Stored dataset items
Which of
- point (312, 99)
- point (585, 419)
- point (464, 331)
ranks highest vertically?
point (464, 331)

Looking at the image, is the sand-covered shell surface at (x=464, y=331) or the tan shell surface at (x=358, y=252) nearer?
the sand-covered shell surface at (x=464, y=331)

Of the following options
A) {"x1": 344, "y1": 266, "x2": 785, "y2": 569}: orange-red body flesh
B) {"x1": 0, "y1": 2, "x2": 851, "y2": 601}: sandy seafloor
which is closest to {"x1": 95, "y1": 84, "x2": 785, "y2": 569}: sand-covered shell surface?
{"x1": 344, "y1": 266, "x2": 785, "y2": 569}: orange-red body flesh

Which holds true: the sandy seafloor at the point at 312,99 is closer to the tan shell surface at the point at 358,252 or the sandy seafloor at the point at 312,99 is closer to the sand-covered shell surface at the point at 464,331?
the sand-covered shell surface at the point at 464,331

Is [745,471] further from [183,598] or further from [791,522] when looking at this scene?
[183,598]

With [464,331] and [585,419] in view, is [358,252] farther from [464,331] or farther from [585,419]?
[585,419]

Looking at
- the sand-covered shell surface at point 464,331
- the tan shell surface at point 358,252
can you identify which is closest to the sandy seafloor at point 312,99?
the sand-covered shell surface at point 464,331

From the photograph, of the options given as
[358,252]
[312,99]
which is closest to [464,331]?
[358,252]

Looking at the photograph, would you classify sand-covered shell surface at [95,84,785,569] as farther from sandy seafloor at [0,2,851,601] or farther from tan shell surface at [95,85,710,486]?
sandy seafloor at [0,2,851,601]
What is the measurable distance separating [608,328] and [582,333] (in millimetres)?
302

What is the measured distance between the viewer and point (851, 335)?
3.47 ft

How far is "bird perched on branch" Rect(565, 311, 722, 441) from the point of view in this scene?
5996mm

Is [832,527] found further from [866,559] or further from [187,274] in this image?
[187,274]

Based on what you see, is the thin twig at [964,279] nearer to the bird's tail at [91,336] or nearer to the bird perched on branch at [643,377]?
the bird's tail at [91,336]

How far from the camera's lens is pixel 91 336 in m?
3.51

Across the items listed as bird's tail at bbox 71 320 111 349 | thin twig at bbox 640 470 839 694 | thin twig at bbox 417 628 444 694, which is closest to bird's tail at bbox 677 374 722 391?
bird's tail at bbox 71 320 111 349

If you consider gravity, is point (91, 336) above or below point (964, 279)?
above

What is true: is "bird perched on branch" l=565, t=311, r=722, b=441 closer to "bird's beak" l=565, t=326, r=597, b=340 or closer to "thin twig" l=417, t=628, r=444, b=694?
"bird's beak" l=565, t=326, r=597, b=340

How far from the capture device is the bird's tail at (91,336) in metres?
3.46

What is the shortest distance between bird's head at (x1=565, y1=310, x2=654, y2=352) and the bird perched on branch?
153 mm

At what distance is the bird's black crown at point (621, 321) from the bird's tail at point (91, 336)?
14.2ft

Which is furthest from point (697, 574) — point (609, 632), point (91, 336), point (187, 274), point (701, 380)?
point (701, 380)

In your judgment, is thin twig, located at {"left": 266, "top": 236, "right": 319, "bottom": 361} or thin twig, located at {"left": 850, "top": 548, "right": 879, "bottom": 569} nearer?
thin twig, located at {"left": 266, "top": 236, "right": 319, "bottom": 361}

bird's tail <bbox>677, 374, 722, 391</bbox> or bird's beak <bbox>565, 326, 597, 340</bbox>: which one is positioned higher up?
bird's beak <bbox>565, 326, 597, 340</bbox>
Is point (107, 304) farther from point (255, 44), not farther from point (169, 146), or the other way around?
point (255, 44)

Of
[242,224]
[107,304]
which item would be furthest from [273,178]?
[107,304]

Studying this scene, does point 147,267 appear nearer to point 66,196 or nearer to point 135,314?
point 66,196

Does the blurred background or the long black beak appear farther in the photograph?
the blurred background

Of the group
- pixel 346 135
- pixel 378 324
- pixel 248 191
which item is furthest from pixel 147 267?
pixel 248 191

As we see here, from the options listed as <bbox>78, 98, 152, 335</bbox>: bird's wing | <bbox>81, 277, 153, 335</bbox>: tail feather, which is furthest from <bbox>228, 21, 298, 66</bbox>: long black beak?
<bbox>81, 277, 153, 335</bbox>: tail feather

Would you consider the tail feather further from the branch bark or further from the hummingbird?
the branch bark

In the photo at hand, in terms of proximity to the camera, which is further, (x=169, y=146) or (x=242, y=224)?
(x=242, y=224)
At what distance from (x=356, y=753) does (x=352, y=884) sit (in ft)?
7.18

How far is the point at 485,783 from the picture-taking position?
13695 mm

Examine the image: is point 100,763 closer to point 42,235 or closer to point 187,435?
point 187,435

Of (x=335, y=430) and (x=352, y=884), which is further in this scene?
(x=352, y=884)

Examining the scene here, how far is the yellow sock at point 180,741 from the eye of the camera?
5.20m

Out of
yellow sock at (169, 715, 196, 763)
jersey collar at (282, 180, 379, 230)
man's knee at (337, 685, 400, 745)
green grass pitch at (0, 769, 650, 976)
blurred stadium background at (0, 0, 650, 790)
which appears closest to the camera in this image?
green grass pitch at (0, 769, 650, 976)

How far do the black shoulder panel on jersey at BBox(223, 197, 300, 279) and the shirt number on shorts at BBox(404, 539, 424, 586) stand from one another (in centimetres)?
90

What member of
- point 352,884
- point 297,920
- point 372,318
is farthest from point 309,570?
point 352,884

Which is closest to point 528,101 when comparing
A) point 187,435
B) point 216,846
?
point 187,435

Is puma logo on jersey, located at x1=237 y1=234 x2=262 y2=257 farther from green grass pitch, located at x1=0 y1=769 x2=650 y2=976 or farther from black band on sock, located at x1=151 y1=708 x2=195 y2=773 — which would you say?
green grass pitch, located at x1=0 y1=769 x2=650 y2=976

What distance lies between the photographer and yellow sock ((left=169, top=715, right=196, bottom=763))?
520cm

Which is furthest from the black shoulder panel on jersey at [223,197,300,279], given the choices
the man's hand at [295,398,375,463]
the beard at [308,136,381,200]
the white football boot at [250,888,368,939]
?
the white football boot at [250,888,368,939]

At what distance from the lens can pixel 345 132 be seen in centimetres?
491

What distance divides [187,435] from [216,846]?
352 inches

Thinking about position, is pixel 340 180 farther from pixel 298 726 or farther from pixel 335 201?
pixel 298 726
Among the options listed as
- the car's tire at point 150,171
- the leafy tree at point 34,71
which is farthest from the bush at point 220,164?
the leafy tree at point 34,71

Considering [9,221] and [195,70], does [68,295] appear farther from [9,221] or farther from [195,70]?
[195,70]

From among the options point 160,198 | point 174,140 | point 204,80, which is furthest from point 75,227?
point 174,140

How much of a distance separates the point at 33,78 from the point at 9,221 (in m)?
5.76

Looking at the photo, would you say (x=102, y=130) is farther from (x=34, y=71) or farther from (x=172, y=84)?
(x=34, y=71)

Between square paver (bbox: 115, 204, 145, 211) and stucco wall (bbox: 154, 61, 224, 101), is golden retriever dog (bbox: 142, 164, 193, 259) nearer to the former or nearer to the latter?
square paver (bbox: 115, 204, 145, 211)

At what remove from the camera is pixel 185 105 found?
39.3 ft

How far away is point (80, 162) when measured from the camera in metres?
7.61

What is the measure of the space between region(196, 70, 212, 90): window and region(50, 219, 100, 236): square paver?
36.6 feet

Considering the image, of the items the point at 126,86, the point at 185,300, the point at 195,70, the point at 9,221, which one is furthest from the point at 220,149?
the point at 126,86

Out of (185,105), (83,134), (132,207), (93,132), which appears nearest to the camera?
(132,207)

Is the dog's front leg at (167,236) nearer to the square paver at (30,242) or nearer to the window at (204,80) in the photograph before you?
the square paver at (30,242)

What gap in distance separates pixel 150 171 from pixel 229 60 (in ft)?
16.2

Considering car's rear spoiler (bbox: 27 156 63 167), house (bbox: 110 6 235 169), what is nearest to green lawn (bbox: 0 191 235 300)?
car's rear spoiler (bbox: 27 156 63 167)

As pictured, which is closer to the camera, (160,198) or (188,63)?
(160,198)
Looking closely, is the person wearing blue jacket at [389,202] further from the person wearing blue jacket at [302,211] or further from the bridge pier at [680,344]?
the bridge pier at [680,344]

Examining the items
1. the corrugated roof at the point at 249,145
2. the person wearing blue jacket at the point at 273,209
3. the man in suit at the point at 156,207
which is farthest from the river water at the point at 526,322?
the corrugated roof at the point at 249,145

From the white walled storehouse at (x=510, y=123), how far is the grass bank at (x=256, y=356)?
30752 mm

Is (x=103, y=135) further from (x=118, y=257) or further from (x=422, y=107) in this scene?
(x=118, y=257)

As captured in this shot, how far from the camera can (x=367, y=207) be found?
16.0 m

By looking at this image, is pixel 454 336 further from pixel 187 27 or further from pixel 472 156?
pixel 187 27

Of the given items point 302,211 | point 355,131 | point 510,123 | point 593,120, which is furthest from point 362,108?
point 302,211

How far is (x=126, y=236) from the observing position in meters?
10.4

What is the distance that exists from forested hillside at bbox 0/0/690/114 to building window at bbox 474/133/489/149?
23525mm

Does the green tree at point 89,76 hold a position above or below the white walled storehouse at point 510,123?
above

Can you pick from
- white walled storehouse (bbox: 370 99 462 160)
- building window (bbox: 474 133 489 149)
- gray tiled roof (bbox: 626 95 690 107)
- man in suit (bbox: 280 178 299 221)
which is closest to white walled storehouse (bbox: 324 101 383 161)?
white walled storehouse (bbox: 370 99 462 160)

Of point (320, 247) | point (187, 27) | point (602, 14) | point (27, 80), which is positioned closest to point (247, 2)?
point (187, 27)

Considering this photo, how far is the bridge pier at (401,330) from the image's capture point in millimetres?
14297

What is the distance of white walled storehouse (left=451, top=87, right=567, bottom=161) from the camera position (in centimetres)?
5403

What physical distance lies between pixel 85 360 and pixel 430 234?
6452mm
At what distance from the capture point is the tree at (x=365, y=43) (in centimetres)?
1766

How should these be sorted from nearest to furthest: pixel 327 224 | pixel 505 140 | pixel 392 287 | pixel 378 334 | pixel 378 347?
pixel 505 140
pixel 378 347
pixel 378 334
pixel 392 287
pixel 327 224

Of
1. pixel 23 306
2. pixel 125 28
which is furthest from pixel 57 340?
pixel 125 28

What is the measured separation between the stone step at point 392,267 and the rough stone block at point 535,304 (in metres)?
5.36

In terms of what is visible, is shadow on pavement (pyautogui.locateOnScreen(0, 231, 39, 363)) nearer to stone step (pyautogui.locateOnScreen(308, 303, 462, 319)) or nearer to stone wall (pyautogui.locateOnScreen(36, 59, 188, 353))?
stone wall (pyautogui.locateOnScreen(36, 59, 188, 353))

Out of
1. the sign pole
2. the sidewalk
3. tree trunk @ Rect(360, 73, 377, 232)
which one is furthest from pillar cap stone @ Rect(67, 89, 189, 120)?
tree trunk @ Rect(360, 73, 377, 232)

→ **PROBLEM REQUIREMENTS**: Nothing outside the span should appear: transcribe the lines from the one containing "Can you pick from" through the last line of the records.

→ **THE RESULT**:
Can you pick from
- white walled storehouse (bbox: 370 99 462 160)
- building window (bbox: 474 133 489 149)
- gray tiled roof (bbox: 626 95 690 107)
- man in suit (bbox: 280 178 299 221)
which is closest to white walled storehouse (bbox: 324 101 383 161)?
white walled storehouse (bbox: 370 99 462 160)

Of point (320, 247) | point (187, 27) | point (602, 14) | point (27, 80), which is positioned closest to point (247, 2)?
point (187, 27)

Considering this photo, how far is the bridge pier at (401,330) from the image's capture point in millimetres?
14297

What is the distance of white walled storehouse (left=451, top=87, right=567, bottom=161) from the camera position (in centimetres)?
5403

What physical distance lies between pixel 85 360 and pixel 430 234?
6452mm
At what distance from the capture point is the tree at (x=365, y=43) (in centimetres)?
1766

How should these be sorted from nearest to furthest: pixel 327 224 | pixel 505 140 | pixel 392 287 | pixel 378 334 | pixel 378 347?
pixel 505 140
pixel 378 347
pixel 378 334
pixel 392 287
pixel 327 224

Of
1. pixel 23 306
2. pixel 125 28
which is furthest from pixel 57 340?
pixel 125 28

What is the measured separation between the stone step at point 392,267 and the rough stone block at point 535,304 (in metres)?
5.36

In terms of what is visible, is shadow on pavement (pyautogui.locateOnScreen(0, 231, 39, 363)) nearer to stone step (pyautogui.locateOnScreen(308, 303, 462, 319)) or nearer to stone wall (pyautogui.locateOnScreen(36, 59, 188, 353))?
stone wall (pyautogui.locateOnScreen(36, 59, 188, 353))

Out of
1. the sign pole
2. the sidewalk
3. tree trunk @ Rect(360, 73, 377, 232)
which one is furthest from pillar cap stone @ Rect(67, 89, 189, 120)?
tree trunk @ Rect(360, 73, 377, 232)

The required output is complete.